面对全家质疑,陈朝夕哭笑不得,别无他法,只能谎上加谎,要圆一个谎言,就要编造无数个谎话。
陈朝夕先是把汤家晨的富二代背景说了一通,极力渲染豪门争斗,林仙又鬼使神差跟汤家晨有了孩子,为了孩子不被豪门迫害,求助于陈朝夕,他这才勉为其难收留了她。
就是这么一个豪门内斗带球跑的狗血八点档剧情,居然真让陈朝夕胡扯了出来。
一口气讲完,陈朝夕坐回沙发上,喝了口茶,润润嗓子,他只感觉这些日子里,说谎话的次数比前面三十年加起来还要多。
“你这么说,非亲非故,你也没必要收留她啊?”大叔公还是不太理解。
谁说非亲非故了?
没有她,哪有我?
“咳咳,那是因为她先前偷了我的研究成果去给她那个副院士爸爸贴金,我得让他们证明我清白,这就是收留她的条件。”
要是真能证明就好咯。
陈朝夕也不至于回老家摆烂种地。
“真的?”父亲陈彪半信半疑。
“真到不能再真,要不然胡思慕怎么可能忍得了我在外面有别的女人?”陈朝夕赶紧补充。
“那倒是,女人都很小气。”父亲陈彪话刚说完,就给老妈娄乔踩了一脚,痛苦不已。
扯到这里,陈朝夕这才勉强舒出一口气,总算是糊弄过去了。
父亲陈彪也一同坐到沙发上,揉了揉被踩出红印的脚面,对鸾姑道。
“既然误会都清楚了,这位师姐还打算退婚吗?”
重点来了。
鸾姑这瓜终究还是吃回自己身上。
“这婚退不退,我这师姐恐怕也做不了主了,你得问问小年轻的意思了。”
鸾姑活动了一下肩膀,松了松懒腰,既然师妹不想跟陈朝夕分开,无论出于什么理由,这个事她也不想过问了,媒婆拆自己拉的姻缘,等于毁自家招牌。
“朝夕,你的意思呢?”父亲陈彪。
“我……”
陈朝夕还没说话,屋子外头砸进来一块石头,窗户的玻璃碎了一地。
屋子外。
“谢谢婶婶教导,我会御物啦!”
大叔公当下开门呼喝一声。
“你这熊孩子搞什么鬼,就数你最调皮。”
熊孩子吐了吐舌头。
“去,把你婶婶叫进来。”
“哦。”
不一会,胡思慕轻巧跳了进来,一进来就旁若无人打开冰箱,打开可乐,开始掌握遥控器。
哇!
冰可乐一口闷,冻得她脑仁发疼,二氧化碳又从胃里窜出来,打了个嗝,好不畅快。
大叔公板着个脸问她。
“丫头,现在很严肃问你,你老实说,你要不要跟朝夕分开?”
“为什么分开?”胡思慕不太懂。
“那你的意思就是肯做他媳妇咯?”
“他本来就是老公呀。”
胡思慕这一番话犹如定海神针,陈家父母跟大叔公都安了心。
让大叔公十分开怀,这丫头虽然烤了他的彩虹小马驹,但也赔了他一颗鸵鸟蛋,虽说还没孵化出来,大叔公还是很期待的。

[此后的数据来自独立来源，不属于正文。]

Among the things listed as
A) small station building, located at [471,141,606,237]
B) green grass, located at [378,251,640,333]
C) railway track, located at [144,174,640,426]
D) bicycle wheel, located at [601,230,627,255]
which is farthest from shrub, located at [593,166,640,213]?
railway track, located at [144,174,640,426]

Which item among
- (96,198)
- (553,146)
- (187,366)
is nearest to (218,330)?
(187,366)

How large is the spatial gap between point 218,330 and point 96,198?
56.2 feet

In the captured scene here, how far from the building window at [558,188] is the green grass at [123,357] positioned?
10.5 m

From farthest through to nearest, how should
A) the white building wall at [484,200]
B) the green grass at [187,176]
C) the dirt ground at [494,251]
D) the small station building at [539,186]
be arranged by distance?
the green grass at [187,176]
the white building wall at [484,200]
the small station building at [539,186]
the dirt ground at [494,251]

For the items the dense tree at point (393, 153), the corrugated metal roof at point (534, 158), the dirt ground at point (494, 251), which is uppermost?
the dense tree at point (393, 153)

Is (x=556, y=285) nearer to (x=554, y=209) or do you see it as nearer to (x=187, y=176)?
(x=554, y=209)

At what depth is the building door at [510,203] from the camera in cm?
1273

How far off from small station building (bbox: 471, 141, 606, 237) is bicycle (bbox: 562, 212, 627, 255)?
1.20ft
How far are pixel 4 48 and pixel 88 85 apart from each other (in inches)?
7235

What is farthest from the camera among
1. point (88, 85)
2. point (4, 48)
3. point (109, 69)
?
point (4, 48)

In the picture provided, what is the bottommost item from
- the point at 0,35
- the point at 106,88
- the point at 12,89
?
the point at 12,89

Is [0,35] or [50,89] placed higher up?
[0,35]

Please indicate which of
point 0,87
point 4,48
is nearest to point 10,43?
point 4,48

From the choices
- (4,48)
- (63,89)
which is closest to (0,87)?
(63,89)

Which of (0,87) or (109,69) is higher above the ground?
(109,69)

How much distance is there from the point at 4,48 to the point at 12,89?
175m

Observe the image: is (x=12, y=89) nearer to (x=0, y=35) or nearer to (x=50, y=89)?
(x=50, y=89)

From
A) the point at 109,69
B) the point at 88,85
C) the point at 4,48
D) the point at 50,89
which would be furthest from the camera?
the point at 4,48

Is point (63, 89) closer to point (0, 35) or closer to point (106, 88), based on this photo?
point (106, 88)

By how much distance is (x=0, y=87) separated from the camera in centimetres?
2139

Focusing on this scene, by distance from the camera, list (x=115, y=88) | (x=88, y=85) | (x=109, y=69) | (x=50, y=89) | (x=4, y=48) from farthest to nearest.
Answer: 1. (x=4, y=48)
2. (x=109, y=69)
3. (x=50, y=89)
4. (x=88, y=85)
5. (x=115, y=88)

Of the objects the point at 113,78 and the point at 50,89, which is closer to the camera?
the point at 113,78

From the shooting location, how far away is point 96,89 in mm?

孩子闹腾归闹腾,也很可爱,人老了总是想有人在身边闹闹,自己孩子也四五十岁了,长年不在身边,大叔公平日里就看着这些熊孩子闹,心里也开心。
这丫头就只不过是闹得最过分那个。
“既然这样,那就选一天,我们办酒席,办了酒席,思慕以后就是我们陈家人了。”
胡思慕十分开心,她算是得到了宗门老祖认可了。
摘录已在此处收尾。